Reproduce the text of the material below, renaming every "Blanket" as "Quilt" and leaving all other wording unchanged. Omit the pictures from your answer.
Records shown START
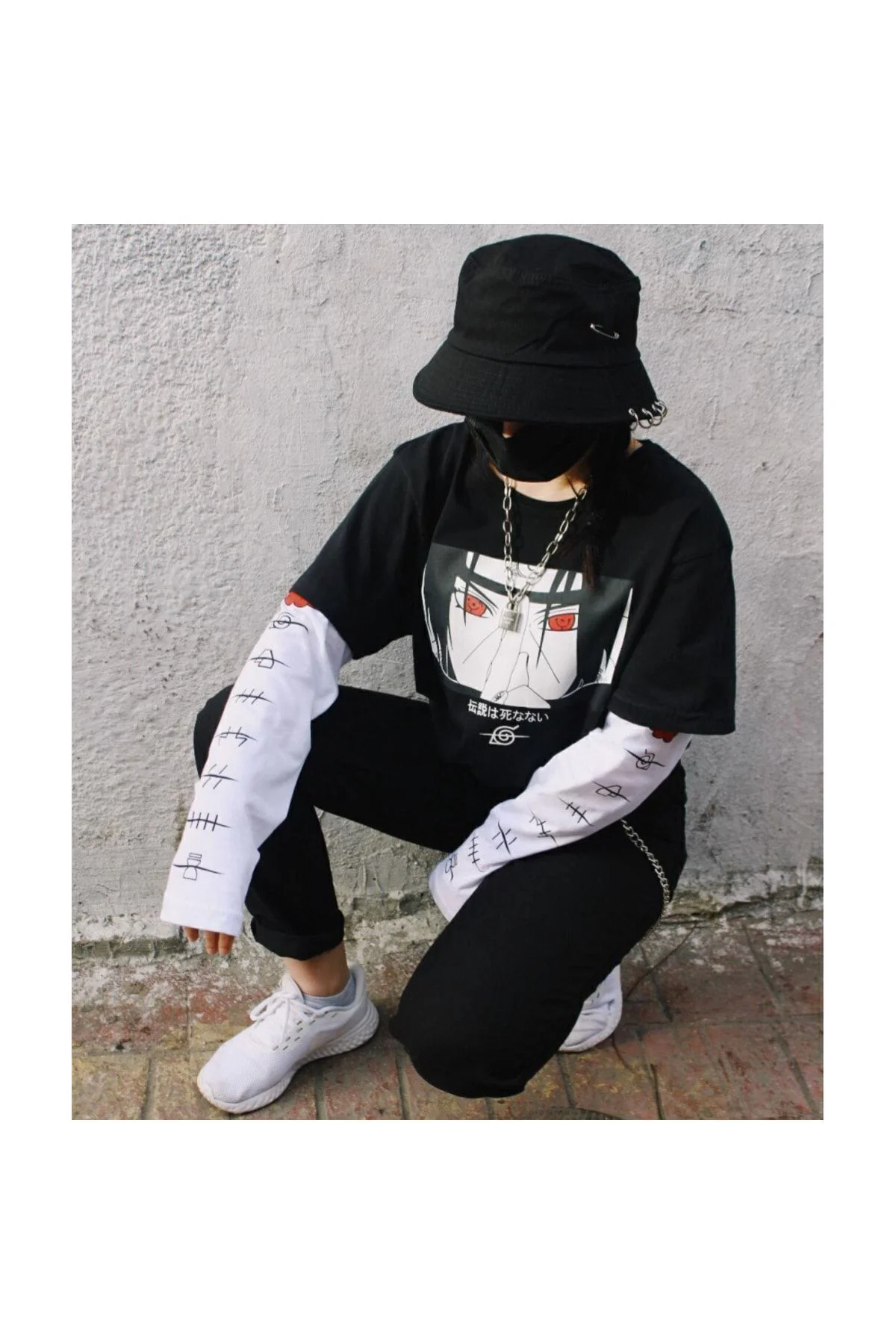 Anime Naruto Uchiha Sembol Detay Beyaz (UNİSEX) Kollu T-shirt Anime Naruto Uchiha Sembol Detay Beyaz (UNİSEX) Kollu T-shirt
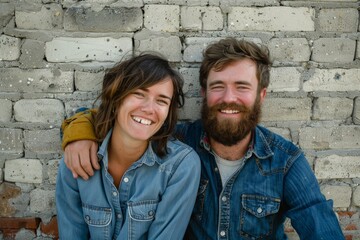 Wall Mural - Portrait of a satisfied caucasian couple in their 20s sporting a versatile denim shirt over vintage brick wall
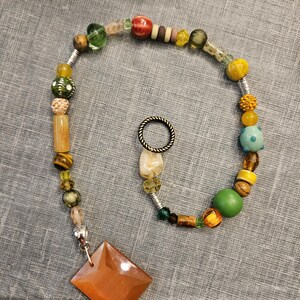 Handmade Suncatcher , yellow, green, red glass beads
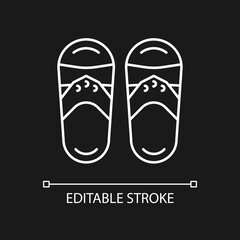 Taiwanese slippers white linear icon for dark theme. Traditional shoes. Weather feet protection. Thin line customizable illustration. Isolated vector contour symbol for night mode. Editable stroke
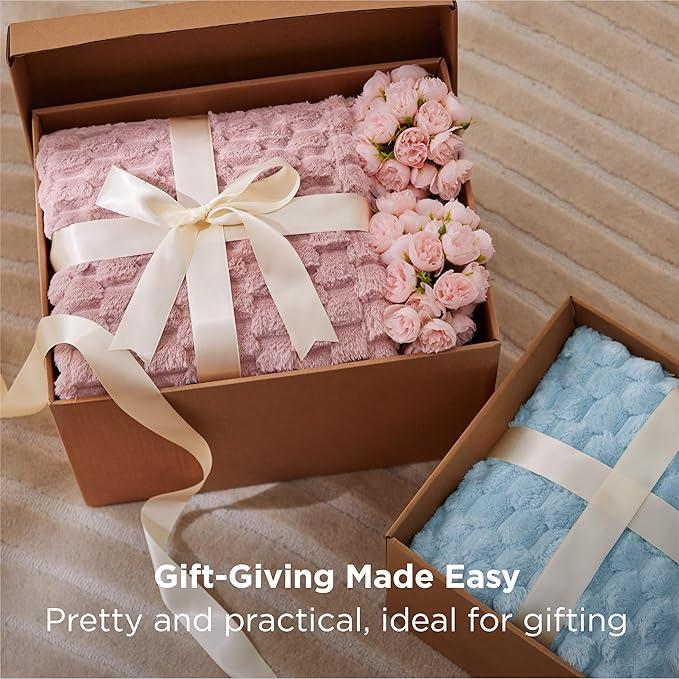 Bedsure Dusty Rose Throw Blanket for Couch - 350GSM Fluffy Plush Bubble Blanket for Bed Home Room Decor, GentleSoft Cute Fleece Soft Cozy Gifts for Women Girls, 50x60 Inches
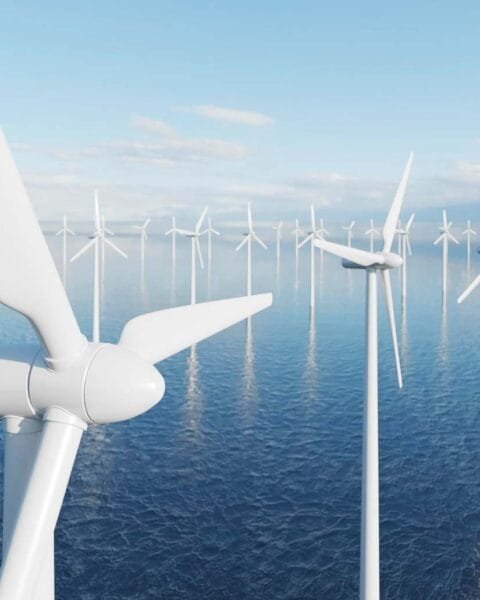 Philippines Offshore Wind Energy: A close-up of a white wind turbine blade against a backdrop of multiple offshore wind turbines in a calm sea under a blue sky.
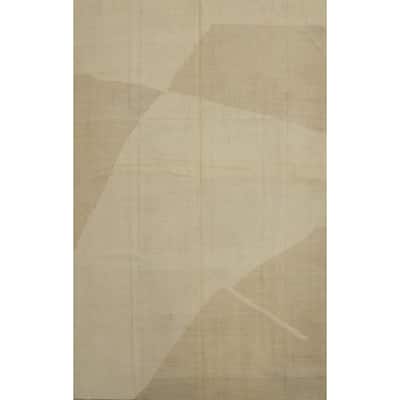 Hand Woven Oriental 100% Wool Carpet Southwestern Modern Beige & Ivories Kilim Area Rug - 9' 11'' X 6' 9''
Records shown END
Finished exercise:
 Anime Naruto Uchiha Sembol Detay Beyaz (UNİSEX) Kollu T-shirt Anime Naruto Uchiha Sembol Detay Beyaz (UNİSEX) Kollu T-shirt
 Wall Mural - Portrait of a satisfied caucasian couple in their 20s sporting a versatile denim shirt over vintage brick wall
 Handmade Suncatcher , yellow, green, red glass beads
 Taiwanese slippers white linear icon for dark theme. Traditional shoes. Weather feet protection. Thin line customizable illustration. Isolated vector contour symbol for night mode. Editable stroke
 Bedsure Dusty Rose Throw Quilt for Couch - 350GSM Fluffy Plush Bubble Quilt for Bed Home Room Decor, GentleSoft Cute Fleece Soft Cozy Gifts for Women Girls, 50x60 Inches
 Philippines Offshore Wind Energy: A close-up of a white wind turbine blade against a backdrop of multiple offshore wind turbines in a calm sea under a blue sky.
 Hand Woven Oriental 100% Wool Carpet Southwestern Modern Beige & Ivories Kilim Area Rug - 9' 11'' X 6' 9''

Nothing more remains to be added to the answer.